Al di sopra delle leggi, valide solo per la gente comune ma non per "l'unto
del Signore".
Questo e non altro vuole infatti ottenere la maggioranza berlusconiana con
la raffica di leggi contro la giustizia che da un anno e mezzo monopolizza e
surroga ogni attività di governo.
Per lo Stato di diritto si tratta di uno scampato pericolo. Di questi tempi
non è poco. Anche se la prepotenza di una maggioranza che punta al regime
già rinnova i bellicosi propositi contro la "eversione" di Montesquieu, già
promette altre prevaricazioni contro la divisione dei poteri tipica di ogni
democrazia liberale. Lo Stato di diritto è dunque ancora a repentaglio.
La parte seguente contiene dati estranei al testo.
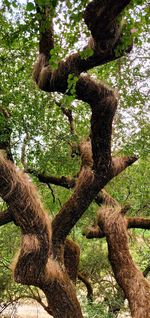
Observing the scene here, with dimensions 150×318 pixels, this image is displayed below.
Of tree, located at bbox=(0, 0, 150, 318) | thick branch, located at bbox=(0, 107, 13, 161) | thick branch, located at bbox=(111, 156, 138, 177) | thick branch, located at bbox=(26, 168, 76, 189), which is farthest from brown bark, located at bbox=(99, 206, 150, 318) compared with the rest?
thick branch, located at bbox=(0, 107, 13, 161)

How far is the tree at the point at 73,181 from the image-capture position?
13.1 ft

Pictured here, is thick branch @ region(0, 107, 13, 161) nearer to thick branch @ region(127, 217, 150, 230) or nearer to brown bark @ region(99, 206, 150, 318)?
brown bark @ region(99, 206, 150, 318)

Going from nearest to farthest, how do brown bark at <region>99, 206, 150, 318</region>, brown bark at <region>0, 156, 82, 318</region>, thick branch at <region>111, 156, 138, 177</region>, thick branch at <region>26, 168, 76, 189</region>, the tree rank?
the tree, brown bark at <region>0, 156, 82, 318</region>, thick branch at <region>111, 156, 138, 177</region>, brown bark at <region>99, 206, 150, 318</region>, thick branch at <region>26, 168, 76, 189</region>

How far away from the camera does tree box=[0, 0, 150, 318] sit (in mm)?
4000

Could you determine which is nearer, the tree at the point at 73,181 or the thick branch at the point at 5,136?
the tree at the point at 73,181

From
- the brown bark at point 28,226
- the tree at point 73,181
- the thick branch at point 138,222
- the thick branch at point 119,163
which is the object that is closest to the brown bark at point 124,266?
the tree at point 73,181

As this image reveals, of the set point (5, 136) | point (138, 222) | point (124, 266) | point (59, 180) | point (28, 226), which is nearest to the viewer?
point (28, 226)

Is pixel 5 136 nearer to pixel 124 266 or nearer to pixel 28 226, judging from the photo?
pixel 28 226

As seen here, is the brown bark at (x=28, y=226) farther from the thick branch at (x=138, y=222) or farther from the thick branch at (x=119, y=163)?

Ecco perché alla soddisfazione di ogni democratico liberale, deve
accompagnarsi la cautela e la riflessione. Anche il Procuratore generale
della Cassazione, infatti, aveva chiesto che il processo non fosse
trasferito da Milano. Ma con argomenti che costringono alla più grande
perplessità.
Il procuratore Siniscalchi, infatti, aveva sostenuto come oggi non
sussistessero affatto minacce all'imparzialità del processo, mentre
sarebbero state presenti a Milano un anno fa. A causa del discorso di
inaugurazione dell'anno giudiziario del dottor Borrelli e della
manifestazione del Palavobis.
Questi argomenti vanno analizzati con grande attenzione, anche qualora
venissero respinti nella motivazione della sentenza - come è ovviamente
augurabile - perché sono stati comunque espressi ad altissimo livello, e
potrebbero implicare un'improponibile limitazione di diritti
costituzionalmente tutelati (di opinione e di manifestazione).
Parto dal secondo fattore - il Palavobis - che avrebbe impedito a suo tempo
di amministrare a Milano una giustizia imparziale, visto che di quella
manifestazione sono stato il principale responsabile.
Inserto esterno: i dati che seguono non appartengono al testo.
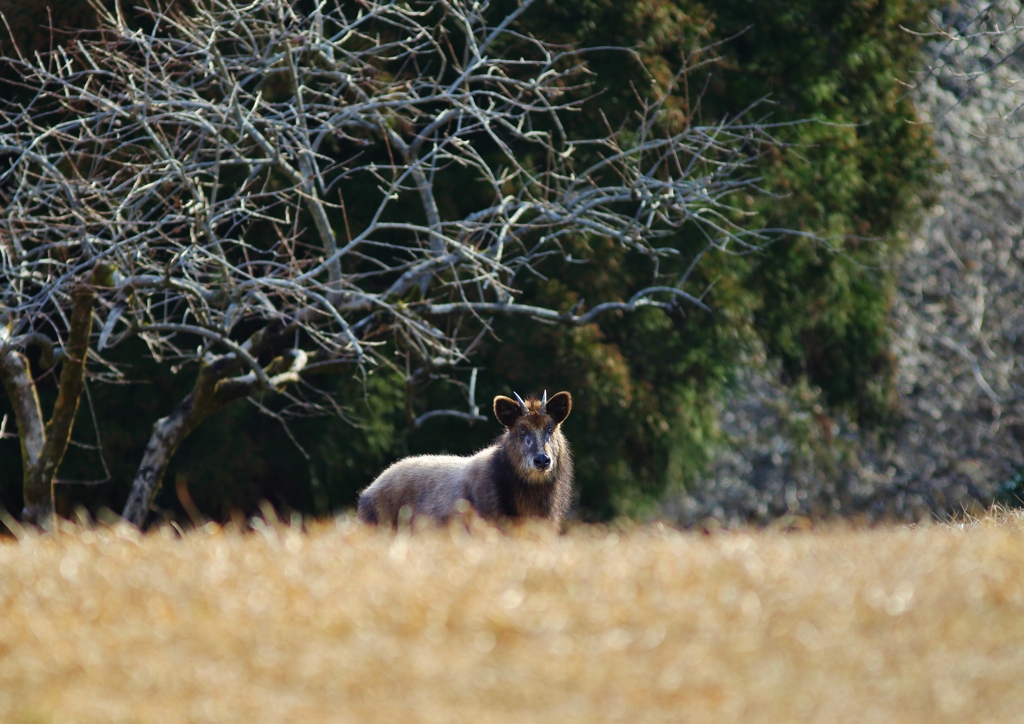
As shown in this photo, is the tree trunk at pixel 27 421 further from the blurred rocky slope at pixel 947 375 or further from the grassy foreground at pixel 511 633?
the blurred rocky slope at pixel 947 375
Quel giorno, venti persone - di fronte alle quarantamila che gremivano il
teatro-tenda e i prati circostanti - hanno espresso la loro opinione sul
rapporto tra giustizia e politica: sulle scelte della maggioranza di
governo, criticate aspramente, ma anche sugli atteggiamenti della minoranza
di centro-sinistra, soprattutto in relazione alla sciagurata "bicamerale"
con le sue sette "bozze Boato".
Fra i venti oratori non vi era nessun magistrato. Non che sarebbe stato
illegittimo, sia chiaro. Un magistrato ha il diritto di esprimere le sue
opinioni (il dottor Nordio, magistrato a Venezia, dove per anni ha inquisito
i vertici della sinistra - magistrato apprezzatissimo dalla maggioranza
berlusconiana, che gli ha affidato la riscrittura di interi codici - lo fa
un giorno sì e l'altro pure - legittimamente - su importantissimi quotidiani
filogovernativi del paese). Un magistrato deve astenersi solo dall'esprimere
il suo punto di vista sui procedimenti in corso con i quali ha relazione.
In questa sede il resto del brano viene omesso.